PAGE EXCERPT
——

Here’s the big dilemma… She’s still living there, and we’re only 30 days away from the wedding. We kept thinking she’d leave on her own like she usually does but nope. I’ve been telling my fiancé that he needs to talk with his grandparents about what the plan is but He’s been a little worried that it could spiral and cause a lot of drama between us and them, and worst case his grandma says we can’t have the wedding there anymore… and an even worse case is that his aunt does something crazy to sabotage the day.

My fiancé’s mom has been fully on our side in all of this and sick of the aunts behavior. She is going to talk to them first later today so that the heat isn’t on us. I told my fiancé that if it doesn’t go well, we will be over there to have the conversation ourselves.

——

RECORDS PROVIDED

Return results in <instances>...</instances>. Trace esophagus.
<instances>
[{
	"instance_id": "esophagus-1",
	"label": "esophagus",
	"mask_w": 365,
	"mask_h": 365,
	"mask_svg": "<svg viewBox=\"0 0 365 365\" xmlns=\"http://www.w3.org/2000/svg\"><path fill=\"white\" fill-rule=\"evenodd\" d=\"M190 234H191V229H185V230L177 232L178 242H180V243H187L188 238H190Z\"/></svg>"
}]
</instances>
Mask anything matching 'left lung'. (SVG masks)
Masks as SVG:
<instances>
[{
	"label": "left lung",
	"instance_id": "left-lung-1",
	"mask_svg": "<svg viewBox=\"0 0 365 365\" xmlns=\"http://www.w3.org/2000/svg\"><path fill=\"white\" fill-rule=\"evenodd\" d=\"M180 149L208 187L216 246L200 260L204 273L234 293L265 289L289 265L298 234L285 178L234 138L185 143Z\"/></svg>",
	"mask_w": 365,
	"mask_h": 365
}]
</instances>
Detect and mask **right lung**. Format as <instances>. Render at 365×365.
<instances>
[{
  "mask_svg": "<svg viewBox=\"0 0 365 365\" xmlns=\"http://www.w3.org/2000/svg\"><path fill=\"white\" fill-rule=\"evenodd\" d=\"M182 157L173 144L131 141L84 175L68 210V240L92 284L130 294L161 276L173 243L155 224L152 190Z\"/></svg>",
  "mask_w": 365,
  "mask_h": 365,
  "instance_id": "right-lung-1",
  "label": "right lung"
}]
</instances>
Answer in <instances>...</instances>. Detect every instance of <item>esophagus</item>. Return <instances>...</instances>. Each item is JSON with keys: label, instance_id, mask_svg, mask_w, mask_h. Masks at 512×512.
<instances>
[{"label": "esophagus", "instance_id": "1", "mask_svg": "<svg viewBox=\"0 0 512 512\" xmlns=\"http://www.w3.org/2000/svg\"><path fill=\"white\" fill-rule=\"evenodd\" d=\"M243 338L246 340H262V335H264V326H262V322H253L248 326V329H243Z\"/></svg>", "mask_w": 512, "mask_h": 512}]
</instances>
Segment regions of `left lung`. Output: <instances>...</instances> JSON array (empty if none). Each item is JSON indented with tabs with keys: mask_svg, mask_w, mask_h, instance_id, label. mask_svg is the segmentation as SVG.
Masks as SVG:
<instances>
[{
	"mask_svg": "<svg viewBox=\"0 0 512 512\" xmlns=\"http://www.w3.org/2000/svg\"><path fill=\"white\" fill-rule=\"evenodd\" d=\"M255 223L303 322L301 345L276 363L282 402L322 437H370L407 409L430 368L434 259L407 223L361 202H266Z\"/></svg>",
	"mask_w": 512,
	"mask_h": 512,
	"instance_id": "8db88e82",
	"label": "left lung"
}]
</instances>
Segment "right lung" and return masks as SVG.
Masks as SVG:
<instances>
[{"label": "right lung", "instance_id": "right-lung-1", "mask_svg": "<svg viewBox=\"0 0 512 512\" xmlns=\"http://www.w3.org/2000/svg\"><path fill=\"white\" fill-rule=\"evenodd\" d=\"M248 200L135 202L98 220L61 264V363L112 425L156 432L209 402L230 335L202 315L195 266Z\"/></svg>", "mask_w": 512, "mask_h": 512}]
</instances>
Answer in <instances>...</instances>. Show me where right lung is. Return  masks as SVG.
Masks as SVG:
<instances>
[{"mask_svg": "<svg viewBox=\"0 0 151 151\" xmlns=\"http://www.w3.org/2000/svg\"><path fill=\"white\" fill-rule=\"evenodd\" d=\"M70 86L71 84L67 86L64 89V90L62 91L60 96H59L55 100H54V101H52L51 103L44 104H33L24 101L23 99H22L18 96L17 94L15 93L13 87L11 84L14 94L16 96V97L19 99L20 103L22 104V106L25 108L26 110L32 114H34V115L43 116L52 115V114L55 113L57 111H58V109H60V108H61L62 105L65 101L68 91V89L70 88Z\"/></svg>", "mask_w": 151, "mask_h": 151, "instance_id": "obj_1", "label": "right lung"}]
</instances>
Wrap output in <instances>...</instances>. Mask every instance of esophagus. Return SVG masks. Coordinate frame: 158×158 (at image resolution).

——

OBJECTIVES
- A) In the wedding excerpt, how many days away is the wedding?
- B) Write the next part of the wedding excerpt, continuing after its final sentence.

RESPONSE LIST
- A) 30 days.

- B)
On top of all the other wedding stress, this is just starting to get to me and I hate it Like I said, I’m a little worried about her being vindictive about not being invited AND being kicked out. Will she break windows in the cars that are parked on the street? Show up drunk and high?Light OUR house on fire? I don’t think a restraining order is necessary at this point obviously, but I’ve already come up with a plan that if she shows up on the day of the wedding the police will be called.

My fiancé and I have talked about it a lot, endlessly, and he’s completely supportive of whatever I wanna do and knows that he’s gonna have to deal with this. For me it’s a little more simple because they’re my in-laws , but it’s his family and a little more complex. He also feels embarrassed that this is even an issue.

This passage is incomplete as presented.